En 2001, Yann Orlarey, membre de l’équipe EMERAUDE, créait le langage FAUST à l’Institut GRAME. Pouvez-vous nous décrire cet outil dont l’objectif est de rendre le traitement et la synthèse de sons plus accessibles ? 
Il existe une pluralité de langages de programmation qui se succède depuis les années 1960. C’est la beauté du langage de programmation : derrière les boutons, il y a énormément d’informations. Cependant, avant les années 2000, les langages existants à l’époque étaient très verbeux et très difficiles d’accès pour les programmateurs en herbe. « FAUST » est né d’une volonté de faciliter l’usage des utilisateurs non-informaticiens, fournissant une alternative simple et de haut-niveau, offrant les mêmes niveaux de performance que les langages de programmation traditionnels. Ce langage s’est beaucoup développé depuis sa création, donnant des collaborations avec l’Université de Stanford, très impliquée en matière d’informatique musicale. Il a aussi servi de support à des projets de médiation, et d’autres applications artistiques et industrielles. Aujourd’hui, il est toujours disponible en open-source3

 

Depuis 20 ans, le langage FAUST est utilisé par la communauté d’informatique musicale et sert aussi pour la recherche. Quelle est la suite de l’histoire ?
Effectivement, « FAUST » est utile à une communauté d’académiques, d’informaticiens ou de musiciens. En plus de vingt ans, l’écosystème s’est agrandi : désormais, il est possible de développer en « FAUST » sur tout type d’environnement. Un outil aussi modulaire nécessite forcément une maintenance rigoureuse. Du côté de la recherche et des applications industrielles, au sein de l’équipe EMERAUDE, plusieurs applications sont en cours, notamment sur des compilations sur FPGA
4. FAUST ouvre de nouvelles possibilités pour des systèmes vibratoires, de l’acoustique embarquée ou développer de nouveaux outils musicaux pour des compositeurs ou même des amateurs éclairés.

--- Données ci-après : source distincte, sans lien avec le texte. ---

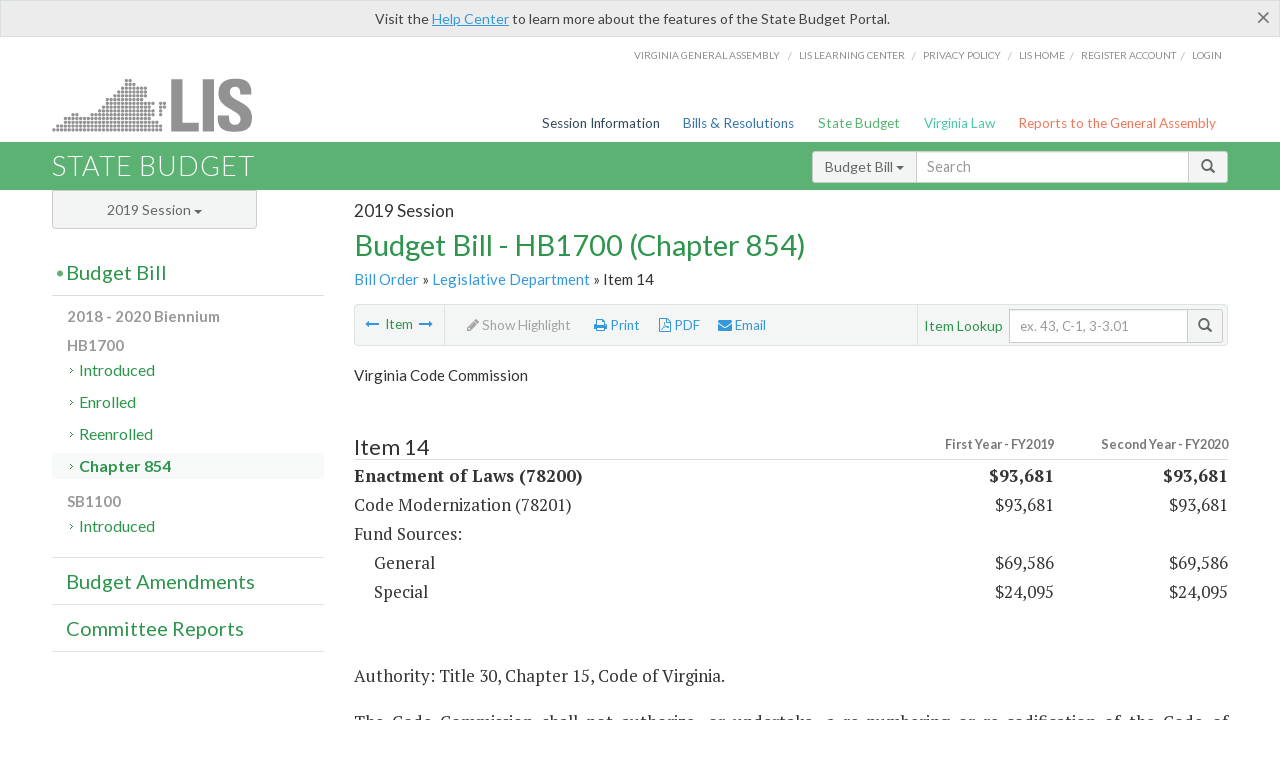

--- FILE ---
content_type: application/javascript
request_url: https://assets.lis.virginia.gov/_assets/global.js
body_size: 1443
content:
$(document).ready(function(){
	var hWind = $(window).height();
	var valHeight = $('.modal-content').height(); 
	var valHeight2 = $('.fancybox-content').height();   


	// Table Expand and Contract
	$(".row-extend").click(function(){
		$(this).next(".row-extend-table").toggle();
		$(this).toggleClass("active");
		if ($(window).width() < 985) {	
			var itemNumWidthDD = $(this).next(".row-extend-table").children().find(".child").children("a").width();
			var itemNum = $(this).next(".row-extend-table").children().find(".num");
	    	itemNum.css({left: itemNumWidthDD + 18});
	    }
	    $(window).resize(function(){
	    	if ($(window).width() < 985) {	
				var itemNumWidthDD = $(this).next(".row-extend-table").children().find(".child").children("a").width();
				var itemNum = $(this).next(".row-extend-table").children().find(".num");
		    	itemNum.css({left: itemNumWidthDD + 18});
		    }	
	    })
	});	    	    

	$('.modal-content').height(hWind * .85);
	$('.modal-body').height(hWind * .85);
	$(".modal .modal-content").css("overflow","hidden");
    $('.modal-body').css('height', valHeight-62);
    $("#feature").css({minHeight: hWind-350});
    // $(".col-md-9.col-md-push-3").css({minHeight: hWind});
	
});

// Homepage dropdown menus
$('#feature ul.nest-menu a[href]').addClass("node");

// Search | Top Nav
var searchVal = $(".search-box input").val();

$(".search-box input").on('focus', function(){		
		$(this).attr('placeholder','');
});
$(".search-box input").blur(function(){		
		$(this).attr('placeholder','Search');
});

 

// Add Table Stripes Class to Mobile

// Table | items

if ($(window).width() < 721) {
   $("table.item").addClass("table-striped");
  $("#divBudgetBillTotals table").addClass("table-striped");

}else {
 $("table.item").removeClass("table-striped");
 $("#divBudgetBillTotals table").removeClass("table-striped");
}


$(window).resize(function() {
	if ($(window).width() < 721) {
	  $("table.item").addClass("table-striped");
	  $("#divBudgetBillTotals table").addClass("table-striped");

	}else {
	 $("table.item").removeClass("table-striped");
	 $("#divBudgetBillTotals table").removeClass("table-striped");
	}
});



if ($(window).width() > 720) {	 										
	$('.table td:empty').show();						
	$('.table th:empty').show();
	$(".dropdown-table .colhdr").show();
}else{	
	$('.table td:empty').hide();							
	$('.table th:empty').hide();
	$(".dropdown-table .colhdr").hide();
}
$(window).resize(function() {
	if ($(window).width() > 720) {	 										
		$('.table td:empty').show();						
		$('.table th:empty').show();
		$(".dropdown-table .colhdr").show();
	}else{	
		$('.table td:empty').hide();							
		$('.table th:empty').hide();
		$(".dropdown-table .colhdr").hide();
	}
});

//Table | ellipses
//var itemCharacterLength = $("table .link-button");

$("table .link-button a").each(function(){
	var itemCharacterLimit = 18;
	var itemCharacterLength = $(this).text().length;

	if(itemCharacterLength > itemCharacterLimit){
	    var itemLimit = $(this).text().substr(0, itemCharacterLimit);
	    $(this).html(itemLimit + '<i class="fa fa-ellipsis-h"></i>');
	};
});


// Utility Navigation | Secondary Search 
var activeSearchFilter = $(".secondary-search li.active").text();


$(".budget-toc tr.active h4").parent().parent().addClass("active-head");
// Content Header Menu
$(".content-header-menu nav" ).wrapAll( "<div class='utility-wrap clearfix'></div>" );

$("#toggle-utility-header").click(function(){
	var menuHeight = $(".utility-wrap").height() + 5;	
	$(this).toggleClass("expanded");
	if($(this).hasClass("expanded") === true){
		$("section.content-header-menu").animate({height: menuHeight}, 300, "easeInQuad");				
	}else{		
		$("section.content-header-menu").animate({height: "42px"}, 400, "easeInExpo");		
	}		
});

if($(".utility-wrap").height() > 150){
	$(".content-header-menu-middle").css({
		width: "100%",
		borderTop: "1px solid #e5e5e5"
	});	
}else{
	$(".content-header-menu-middle").css({
		width: "initial",
		borderTop: "none"
	});	
};



$(".btnYearSession").on("mouseup", function(){	
	setTimeout(function(){						
		activeTop();	    	
	});
});
$(".btnYearSession").on("mousedown", function(){	
	setTimeout(function(){						
		menuTop();	    	
	});
});


function activeTop(){
	$('#sessions .dropdown-menu').animate({
		scrollTop: $('#sessions .dropdown-menu li.active').position().top-10
	}, 0);		
};
function menuTop(){
	// $('#sessions .dropdown-menu').animate({
	// 	scrollTop: $('#sessions .dropdown-menu li:nth-child(1)').position().top
	// }, 0);		
};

Le Gramophone, dispositif de médiation conçu par l’Institut GRAME : une application
concrète de concepts scientifiques utilisant la création musicale et la programmation informatique. (Crédits : GRAME)

 

_________

[1] Centre d’Innovation en Télécommunications et Intégration de services (INSA Lyon/INRIA/Université de Lyon)
[2] EMERAUDE : Embedded Programmable Audio Systems
[3] Faustdoc.grame.fr
[4] FPGA est l'abréviation de « Field-programmable gate array », ce qui peut être traduit en français par « réseau de portes programmables sur site ».